Paraglider's RegShot takes snapshots of the registry, compares them, and provides a .TXT log that can be trimmed into a .REG that will apply the differences. It's from http://www.paraglidernc.com/RegShot.html and is a modified continuation of the work of another (as credited on the page).

Now I've used this sort of tool long ago in the Win95 era, and didn't find it useful; I either got too much "noise" (fluff settings such as which desktop icon was moved 2 pixels to the left, etc.) or an incomplete result that left out half the changes I'd need to apply. But whether it's a better tool, or improved registry operations in XP, it's now an approach that works about 90% of the time, when you have an interactive setting that you wished you could automate via a .REG:
  1. Undo the changes you want, Apply
  2. Take the first registry snapshot
  3. Make the changes you want, Apply
  4. Take the second registry snapshot
  5. Compare, Save, edit to commented .REG, Save As
If the OS had this feature, we'd have less need of tools like this; but, etc.

Dependency Walker tracks what a particular code file depends on, and is from http://www.dependencywalker.com/

You know the drill; you scrape over some program, run it, and it says "needs blahblah.dll", so you Find the latest copy of that on the source system and drop it into the program's directory. Then you run it and it says it "needs blah27.dll", so you etc. This can go on for n iterations, during which point you start to wonder whether the effort is worth it.

Dependency Walker would have been a better approach there, because you'd have a better idea of what you're up against. Sure, you may have to repeat the process when added code libraries reveal their own dependency fan-outs, but at least you are seeing one level at a time, and not one item at a time. After a while, you'll get a feel for the relationships between code libraries and the issues associated with them, and that's good knowledge to have.
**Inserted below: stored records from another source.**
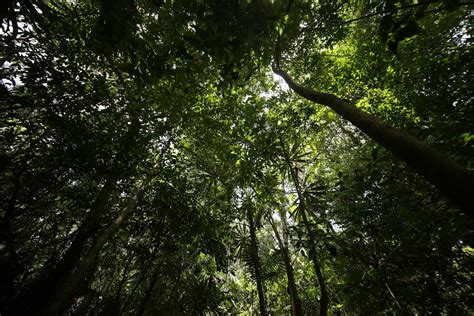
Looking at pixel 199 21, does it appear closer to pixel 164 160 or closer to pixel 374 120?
pixel 374 120

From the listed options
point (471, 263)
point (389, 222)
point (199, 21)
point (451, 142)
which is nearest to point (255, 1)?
point (199, 21)

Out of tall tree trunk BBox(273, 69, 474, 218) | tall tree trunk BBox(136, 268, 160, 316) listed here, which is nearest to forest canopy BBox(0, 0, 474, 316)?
tall tree trunk BBox(273, 69, 474, 218)

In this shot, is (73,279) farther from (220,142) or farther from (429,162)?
(429,162)

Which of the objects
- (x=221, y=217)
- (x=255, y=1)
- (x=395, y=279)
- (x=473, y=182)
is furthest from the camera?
(x=221, y=217)

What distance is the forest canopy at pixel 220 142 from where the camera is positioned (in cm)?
252

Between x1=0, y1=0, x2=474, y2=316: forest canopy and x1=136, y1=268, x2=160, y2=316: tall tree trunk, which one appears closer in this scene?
x1=0, y1=0, x2=474, y2=316: forest canopy

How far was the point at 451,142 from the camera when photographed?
2.51 metres

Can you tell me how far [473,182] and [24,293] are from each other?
283 inches

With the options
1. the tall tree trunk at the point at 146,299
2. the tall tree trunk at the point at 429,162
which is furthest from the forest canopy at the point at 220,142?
the tall tree trunk at the point at 146,299

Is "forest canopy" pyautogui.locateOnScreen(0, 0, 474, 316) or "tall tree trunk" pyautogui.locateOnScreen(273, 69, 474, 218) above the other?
"forest canopy" pyautogui.locateOnScreen(0, 0, 474, 316)

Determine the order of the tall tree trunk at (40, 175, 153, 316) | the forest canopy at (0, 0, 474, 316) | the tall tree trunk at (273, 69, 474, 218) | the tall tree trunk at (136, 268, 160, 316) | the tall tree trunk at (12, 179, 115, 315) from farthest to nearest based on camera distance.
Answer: the tall tree trunk at (136, 268, 160, 316), the tall tree trunk at (12, 179, 115, 315), the tall tree trunk at (40, 175, 153, 316), the forest canopy at (0, 0, 474, 316), the tall tree trunk at (273, 69, 474, 218)

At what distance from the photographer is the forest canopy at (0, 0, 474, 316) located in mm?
2516

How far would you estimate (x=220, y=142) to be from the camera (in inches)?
209

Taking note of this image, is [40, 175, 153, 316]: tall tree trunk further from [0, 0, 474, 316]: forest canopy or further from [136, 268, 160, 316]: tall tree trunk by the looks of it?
[136, 268, 160, 316]: tall tree trunk
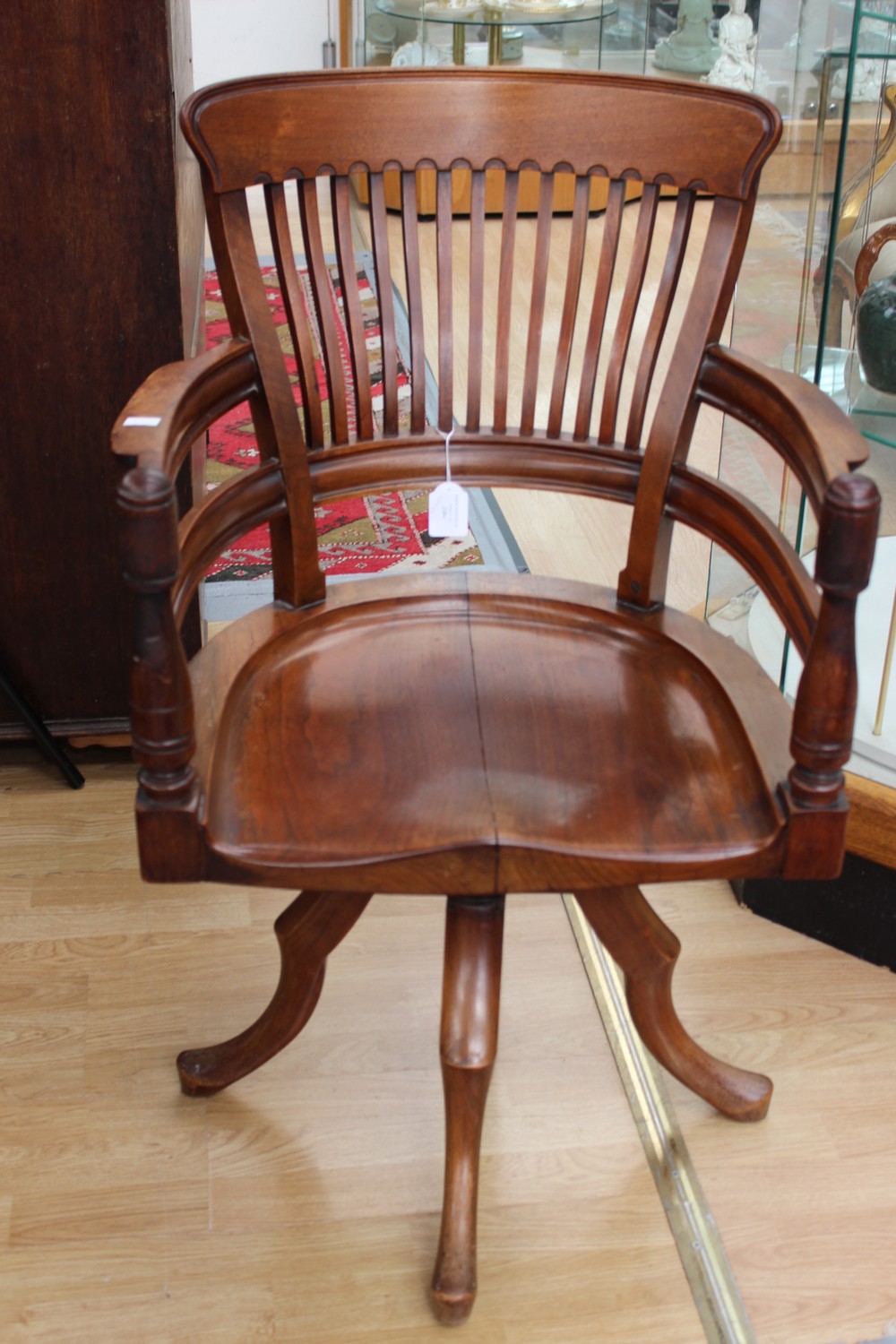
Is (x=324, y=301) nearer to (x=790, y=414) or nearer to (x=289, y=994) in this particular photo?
(x=790, y=414)

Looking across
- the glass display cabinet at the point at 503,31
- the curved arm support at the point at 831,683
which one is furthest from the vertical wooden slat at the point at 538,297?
the glass display cabinet at the point at 503,31

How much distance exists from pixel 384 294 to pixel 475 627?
299mm

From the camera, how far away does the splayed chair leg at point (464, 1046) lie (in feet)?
3.95

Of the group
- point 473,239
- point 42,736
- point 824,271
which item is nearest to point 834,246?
point 824,271

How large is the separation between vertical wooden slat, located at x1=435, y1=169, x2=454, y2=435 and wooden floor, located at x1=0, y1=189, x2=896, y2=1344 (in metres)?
0.68

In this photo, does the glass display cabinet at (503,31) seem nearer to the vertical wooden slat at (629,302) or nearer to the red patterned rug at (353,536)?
the red patterned rug at (353,536)

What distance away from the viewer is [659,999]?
1.36 meters

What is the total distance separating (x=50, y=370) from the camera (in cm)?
170

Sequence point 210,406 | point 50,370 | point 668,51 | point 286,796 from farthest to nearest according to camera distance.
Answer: point 668,51 → point 50,370 → point 210,406 → point 286,796

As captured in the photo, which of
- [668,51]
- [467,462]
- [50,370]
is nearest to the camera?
[467,462]

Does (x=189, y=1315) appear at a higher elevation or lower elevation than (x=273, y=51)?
lower

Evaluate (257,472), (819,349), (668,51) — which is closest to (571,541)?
(819,349)

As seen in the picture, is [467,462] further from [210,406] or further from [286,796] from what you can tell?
[286,796]

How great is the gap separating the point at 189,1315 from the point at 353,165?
40.1 inches
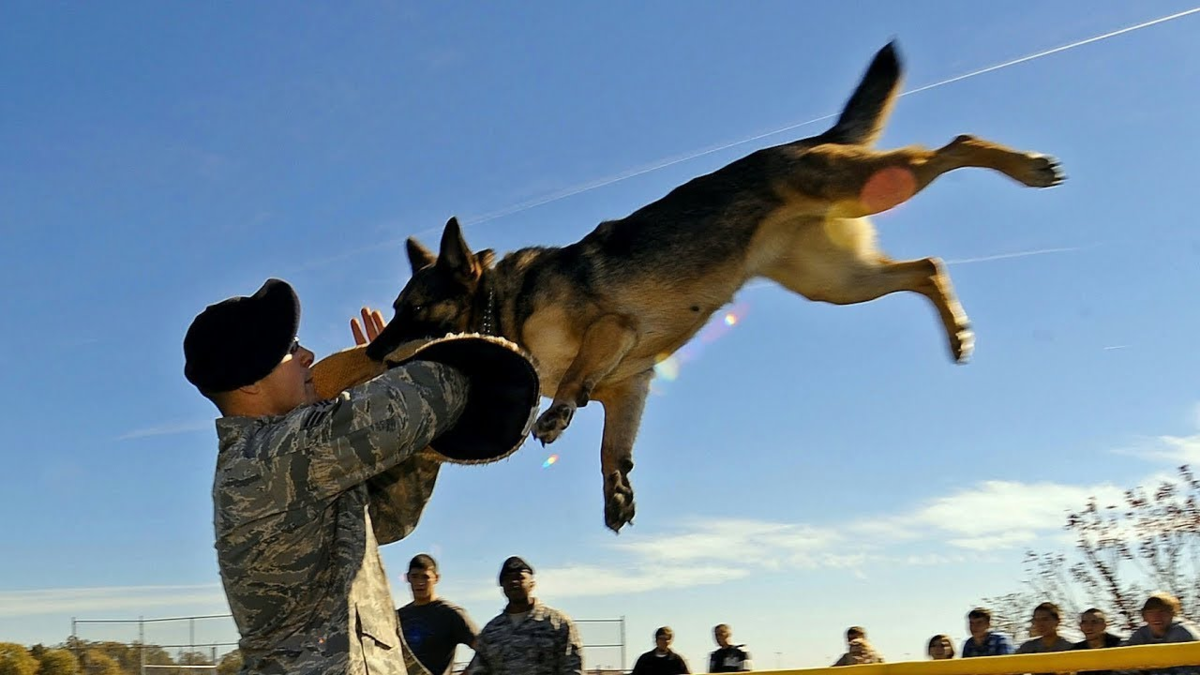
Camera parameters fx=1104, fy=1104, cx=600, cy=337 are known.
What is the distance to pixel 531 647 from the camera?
711cm

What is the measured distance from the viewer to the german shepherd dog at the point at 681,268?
257 inches

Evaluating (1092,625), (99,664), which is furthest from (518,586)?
(99,664)

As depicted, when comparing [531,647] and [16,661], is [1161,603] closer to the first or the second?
[531,647]

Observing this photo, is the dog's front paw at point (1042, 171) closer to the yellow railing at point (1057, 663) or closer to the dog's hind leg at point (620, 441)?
the dog's hind leg at point (620, 441)

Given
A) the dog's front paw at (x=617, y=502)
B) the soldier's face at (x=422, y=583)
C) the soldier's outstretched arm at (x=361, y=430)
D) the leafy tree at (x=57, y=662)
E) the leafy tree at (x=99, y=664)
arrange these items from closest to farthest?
1. the soldier's outstretched arm at (x=361, y=430)
2. the dog's front paw at (x=617, y=502)
3. the soldier's face at (x=422, y=583)
4. the leafy tree at (x=99, y=664)
5. the leafy tree at (x=57, y=662)

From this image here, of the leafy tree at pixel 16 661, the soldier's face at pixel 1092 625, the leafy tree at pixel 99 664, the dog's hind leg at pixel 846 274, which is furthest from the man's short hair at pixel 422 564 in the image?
the leafy tree at pixel 16 661

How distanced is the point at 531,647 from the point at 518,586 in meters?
0.42

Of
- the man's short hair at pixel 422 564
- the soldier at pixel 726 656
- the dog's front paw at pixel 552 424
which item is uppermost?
the dog's front paw at pixel 552 424

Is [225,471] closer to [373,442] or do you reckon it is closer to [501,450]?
[373,442]

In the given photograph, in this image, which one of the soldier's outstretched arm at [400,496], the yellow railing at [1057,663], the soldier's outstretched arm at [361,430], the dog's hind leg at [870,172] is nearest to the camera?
the soldier's outstretched arm at [361,430]

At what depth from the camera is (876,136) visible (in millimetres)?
7863

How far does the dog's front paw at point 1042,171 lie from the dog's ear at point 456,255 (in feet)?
10.9

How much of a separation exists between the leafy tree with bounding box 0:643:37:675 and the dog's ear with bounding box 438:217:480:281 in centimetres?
2335

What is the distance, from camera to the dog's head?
6324mm
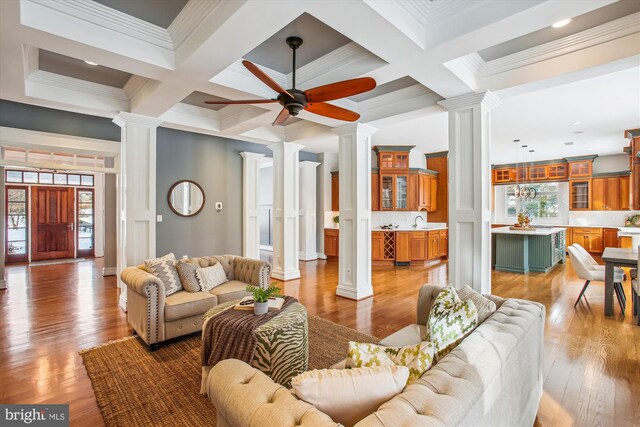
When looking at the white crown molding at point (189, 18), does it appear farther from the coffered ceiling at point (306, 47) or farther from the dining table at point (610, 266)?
the dining table at point (610, 266)

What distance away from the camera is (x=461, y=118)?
11.6 feet

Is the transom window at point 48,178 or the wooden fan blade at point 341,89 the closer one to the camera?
the wooden fan blade at point 341,89

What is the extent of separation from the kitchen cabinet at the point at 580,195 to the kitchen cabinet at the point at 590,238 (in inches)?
24.5

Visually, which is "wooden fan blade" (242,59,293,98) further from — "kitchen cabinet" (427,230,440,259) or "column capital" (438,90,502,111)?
"kitchen cabinet" (427,230,440,259)

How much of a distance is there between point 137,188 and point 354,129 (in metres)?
3.16

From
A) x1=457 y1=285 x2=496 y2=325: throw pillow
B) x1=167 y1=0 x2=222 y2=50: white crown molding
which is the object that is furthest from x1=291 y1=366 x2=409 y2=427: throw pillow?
x1=167 y1=0 x2=222 y2=50: white crown molding

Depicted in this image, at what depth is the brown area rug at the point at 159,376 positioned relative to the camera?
2.07 metres

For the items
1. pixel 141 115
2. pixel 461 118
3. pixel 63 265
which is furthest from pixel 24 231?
pixel 461 118

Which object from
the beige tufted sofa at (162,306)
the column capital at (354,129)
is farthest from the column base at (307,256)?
the beige tufted sofa at (162,306)

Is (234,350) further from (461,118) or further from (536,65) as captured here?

Paraglider's RunScanner is a fundamental brick in the process of building a maintenance OS; it allows programs to run as if a different set of registry hives were in effect. The full ramifications of that are Beyond The Scope Of This Post (or "left as an exercise for the reader") but what it does is facilitate the formal use of tools that assume they are being run "live" from the installation you are trying to formally approach.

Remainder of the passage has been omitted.